JOB>
Gather every line of the material below that contains the string "scene", treating uppercase and lowercase as different.

START DATA FOR PROCESSING

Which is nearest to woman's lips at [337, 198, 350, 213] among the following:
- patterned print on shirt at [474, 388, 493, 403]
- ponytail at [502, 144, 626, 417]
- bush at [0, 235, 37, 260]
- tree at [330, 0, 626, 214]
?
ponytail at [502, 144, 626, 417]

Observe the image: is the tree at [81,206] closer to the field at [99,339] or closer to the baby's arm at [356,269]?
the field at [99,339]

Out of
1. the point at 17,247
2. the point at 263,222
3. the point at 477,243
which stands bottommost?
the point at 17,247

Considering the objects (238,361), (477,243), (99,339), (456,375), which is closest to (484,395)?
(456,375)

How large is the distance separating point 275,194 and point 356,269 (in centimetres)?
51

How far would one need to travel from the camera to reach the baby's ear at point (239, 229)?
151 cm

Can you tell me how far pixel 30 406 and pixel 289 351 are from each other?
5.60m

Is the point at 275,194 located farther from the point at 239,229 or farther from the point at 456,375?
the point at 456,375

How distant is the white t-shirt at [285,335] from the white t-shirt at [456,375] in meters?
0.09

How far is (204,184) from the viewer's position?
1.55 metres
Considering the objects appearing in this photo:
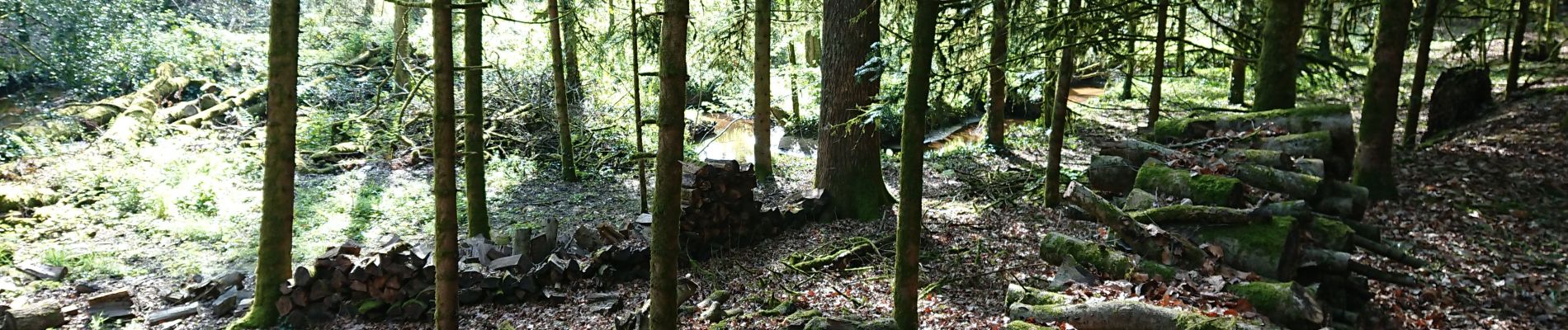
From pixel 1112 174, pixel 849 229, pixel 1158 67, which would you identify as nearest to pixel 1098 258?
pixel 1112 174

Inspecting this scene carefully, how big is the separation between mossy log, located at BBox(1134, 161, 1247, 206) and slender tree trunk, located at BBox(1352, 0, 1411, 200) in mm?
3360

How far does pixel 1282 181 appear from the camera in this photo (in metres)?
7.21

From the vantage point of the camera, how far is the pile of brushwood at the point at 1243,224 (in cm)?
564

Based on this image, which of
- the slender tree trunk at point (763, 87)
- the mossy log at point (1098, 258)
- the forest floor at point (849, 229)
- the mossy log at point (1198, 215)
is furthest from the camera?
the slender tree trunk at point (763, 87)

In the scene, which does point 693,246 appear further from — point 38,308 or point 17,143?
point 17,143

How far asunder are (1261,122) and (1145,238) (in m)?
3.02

END DATA FOR PROCESSING
START DATA FOR PROCESSING

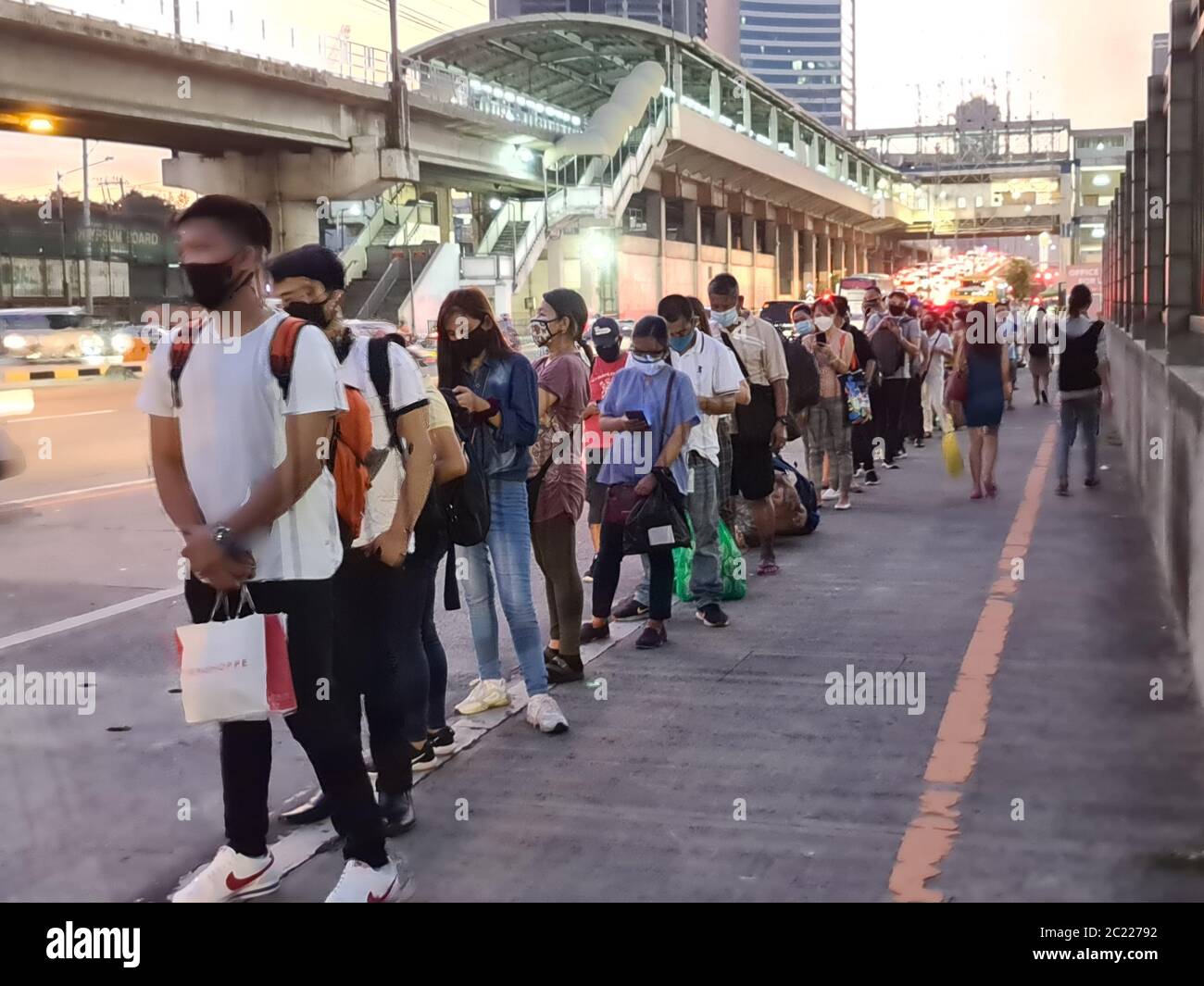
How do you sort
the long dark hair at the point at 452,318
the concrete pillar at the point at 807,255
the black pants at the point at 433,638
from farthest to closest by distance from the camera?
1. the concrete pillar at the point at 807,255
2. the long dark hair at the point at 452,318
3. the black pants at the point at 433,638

END DATA FOR PROCESSING

RESPONSE TO THIS TASK>
Inspecting this scene carefully, how big is the separation between mossy log, located at BBox(1134, 161, 1247, 206) and slender tree trunk, located at BBox(1352, 0, 1411, 200) in mm?
In the scene, which does point 693,246 appear further from — point 38,308 or point 17,143?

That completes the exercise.